Ben profesyonel oyuncu olacağım, karakterlerimin kökenine ineceğim ve bu kısa ömürlü işten birşeyleri gerçek kılacağım dediğim zaman o noktaya geldim. Bu bana istediğim hayatı yaşamayı; çevrecilikte aktifliği ve dünyanın bir vatandaşı olmamı sağladı. Şöhret bir ayrıcalık değil, engel. Genellikle çoğu şeyi karmaşıklaştırıyor. Ben bir numaralı otellere, birinci sınıf uçuşlara, modacıların sana bi ton eşya göndermesine ve etraftaki binlerce kıza kanmamaya çalışıyorum...

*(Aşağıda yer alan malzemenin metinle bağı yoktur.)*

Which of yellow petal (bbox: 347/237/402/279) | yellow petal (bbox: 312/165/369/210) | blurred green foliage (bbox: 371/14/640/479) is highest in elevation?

Herşeye karşı koyabilir misin? Geri çevirdiklerinle kendini tanımlayabilir misin? Dedikodulara karşı duyarsız mısın?

Benim özel hayatım, özeldir. Flörtlerim hakkında asla konuşmam. Kısa ve yüzeysel aşkların adamı değilim. Bayan arkadaşlarla olan ilişkilerim hakkında konuşmam, nasıl ki Kristen Stewart'la çıkan dedikodular hakkıda konuşmuyorsam. Onu takdir ediyorum çünkü o gerçek bir oyuncu, gerçek bir insan. Twilight'taki rolümü almama yardımcı olan şey Kristen'la aramızdaki kimyaydı. İnsanların ne New York'ta ne de Londra'da kiraladığım evlerin resimlerini çekmelerine izin vermiyorum. Los Angeles'tayken genellikle otellerde kalıyorum. Otellerin bilinmeyen odalarında rahatça yaşayabilirsin, özellikle de piyanosu varsa...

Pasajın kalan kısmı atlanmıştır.